The latest Democrat fighting to sit behind the Resolute Desk is taking aim at the frontrunner.
Bill de Blasio bashed Joe Biden on Thursday over the then-senator's role in passing the 1994 crime bill, which the New York City mayor and other critics say led to the disproportionate mass incarceration of black and Latino Americans.
"The nominee of the Democratic party has to be someone who says very clearly mass incarceration was a huge mistake, the crime bill was a huge mistake," de Blasio said in an interview with CBS News' Elaine Quijano on "Red & Blue."
Biden, who championed the Violent Crime Control and Law Enforcement Act, has argued that the majority of incarcerated citizens are in state prisons, rather than the federal ones affected by the bill. He has also touted the increased gun control that resulted from the bill's passage. However, de Blasio says that the strict sentencing guidelines of Biden's work set a standard of mandatory sentencing that bled into lower courts.
"The point is it grew and it grew and it grew and the crime bill was a part of it," he said.
De Blasio says that higher incarceration rates are counterproductive to making the country safe.
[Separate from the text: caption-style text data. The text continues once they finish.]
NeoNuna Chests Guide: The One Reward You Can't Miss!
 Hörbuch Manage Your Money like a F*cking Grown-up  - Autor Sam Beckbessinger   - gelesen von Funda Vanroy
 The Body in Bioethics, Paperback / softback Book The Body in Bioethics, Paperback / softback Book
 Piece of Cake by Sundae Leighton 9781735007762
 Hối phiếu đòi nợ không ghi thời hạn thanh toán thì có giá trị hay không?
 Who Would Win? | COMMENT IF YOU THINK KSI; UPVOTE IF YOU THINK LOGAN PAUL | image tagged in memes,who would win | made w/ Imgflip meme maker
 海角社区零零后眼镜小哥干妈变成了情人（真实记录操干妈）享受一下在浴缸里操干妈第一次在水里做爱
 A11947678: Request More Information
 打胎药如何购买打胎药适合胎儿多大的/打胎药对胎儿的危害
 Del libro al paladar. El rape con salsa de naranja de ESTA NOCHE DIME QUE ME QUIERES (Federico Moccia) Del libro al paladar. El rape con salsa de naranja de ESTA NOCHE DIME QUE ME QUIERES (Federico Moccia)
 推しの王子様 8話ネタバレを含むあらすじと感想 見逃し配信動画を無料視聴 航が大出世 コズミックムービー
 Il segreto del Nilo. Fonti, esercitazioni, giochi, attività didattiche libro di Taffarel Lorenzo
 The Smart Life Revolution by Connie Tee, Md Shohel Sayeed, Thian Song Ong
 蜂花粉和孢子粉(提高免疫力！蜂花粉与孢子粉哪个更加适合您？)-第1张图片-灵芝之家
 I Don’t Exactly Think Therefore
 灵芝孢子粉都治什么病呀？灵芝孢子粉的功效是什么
He bills New York as "the safest big city in America," and links lowering arrest rates to safer streets.
"We're not punishing people and trying to send them away," he said. "We're actually trying to work with communities, particularly to help our young people lead productive lives."
De Blasio's criticisms came in response to a conservative New York Times columnist's defense of the crime bill that took aim at the New York mayor.
"The progressive mayor could never have been elected to his current office (much less aspired to a higher one) had 25 years of ever-lower crime not made New Yorkers remarkably nonchalant about the need for safe streets," the paper's Bret Stephens wrote.
De Blasio also addressed the statement Special Counsel Robert Mueller made yesterday about his report on Russian interference in the 2016 election. Although Mueller "sent all the possible signals he could have" that Congress should continue investigating the president, de Blasio says that starting impeachment proceedings against President Donald Trump right now would backfire.
"The day will come when that critical mass is available where we can actually win an impeachment vote. That day is coming, I don't think that's today, but that day is coming," de Blasio said.